Do I understand it correctly: noise is fixed for a train batch pass and get resampled with every step when collecting experience?
As a quick fix, to disable noisy_net layer one can pass policy kwarg explicitly, mind tuning entropy regularisation:
from btgym.algorithms.nn.layers import linear
# Policy architecture setup:
policy_config = dict(
class_ref=GuidedPolicy_0_0,
kwargs={
'lstm_layers': (256, 256),
'state_encoder_class_ref': conv_1d_casual_encoder,
'dropout_keep_prob': 0.5,
'linear_layer_ref': linear, <------
}
)
# Algorithm config:
trainer_config = dict(
...,
kwargs=dict(
...,
model_beta=0.05, <------
...,
)
)
Do I understand it correctly: noise is fixed for a train batch pass and get resampled with every step when collecting experience?
My understanding is that the algorithm in the paper for NoisyNet-DQN(appendix C.1), noise is sampled on every environment step. While for NoisyNet-A3C(appendix C.2), noise is sampled on every rollout batch, so in this implementation, maybe we should use a placeholder for the noise, and sample outside of the network?
noise is sampled on every rollout
yes, but isn't that solely in context of gradient estimation (train pass)?
maybe we should use a placeholder for the noise, and sample outside of the network?
yes, if wee need to fix noise at time of data acquisition (see above), no if noise to be fixed for train batch only (can infer size and sample in-graph)
yes, if wee need to fix noise at time of data acquisition (see above), no if noise to be fixed for train batch only (can infer size and sample in-graph)
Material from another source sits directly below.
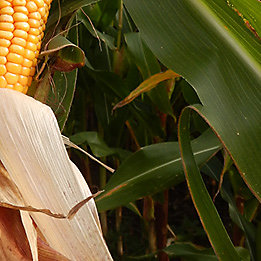 Maize cob and leaves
I think the noise should be fixed when collecting experience as well, since A3C is an on policy algorithm. And this seems agreeing to the pseduo code (line 7) in the paper
Yes, indeed.
As pseudocode shows it is the same noise for collecting and for training (of same rollout);
that mens it sure be placeholder input; but is also essential to keep noise as part of experience;
currently all rollout information packing/unpacking is handled by btgym.algorithm.rollout.Rollout
class which is essentially a nested dictionary of lists; maybe it can be optimal to extend it with new key holding one noise tensor per rollout; noise emitting method could be one of a policy instance (knows required shape an properties) or even .get_initial_features() with dummy output when no noisy-net layers present
Due to time limitations expected time to fix the issue is four to five days. Until that It is best to use a linear layer (mentioned above). If anyone wants to contribute - it is is highly appreciated.
btgym.algorithms.rollout.Rollout:
btgym.algorithms.policy.base.BaseAacPolicy:
btgym.algorithms.runner: add above field processing to runners via policy callback functions, separate: policy step callbacks and rollout callbacks
btgym.algorithms.aac.BaseAac:
hi @Kismuz I was reading the paper "Noisy Network for exploration". And have a question w.r.t its usage in btgym. The paper says that "As A3C is an on-policy algorithm the gradients are unbiased when noise of the network is consistent for the whole roll-out. Consistency among action value functions is ensured by letting the noise be the same throughout each rollout"
It looks to me that in current implementation in btgym, it can't ensure "the noise is the same throughout each rollout", because the training steps and environment steps are executed in different threads, and could be interleaved. Or do I miss anythong? Thanks!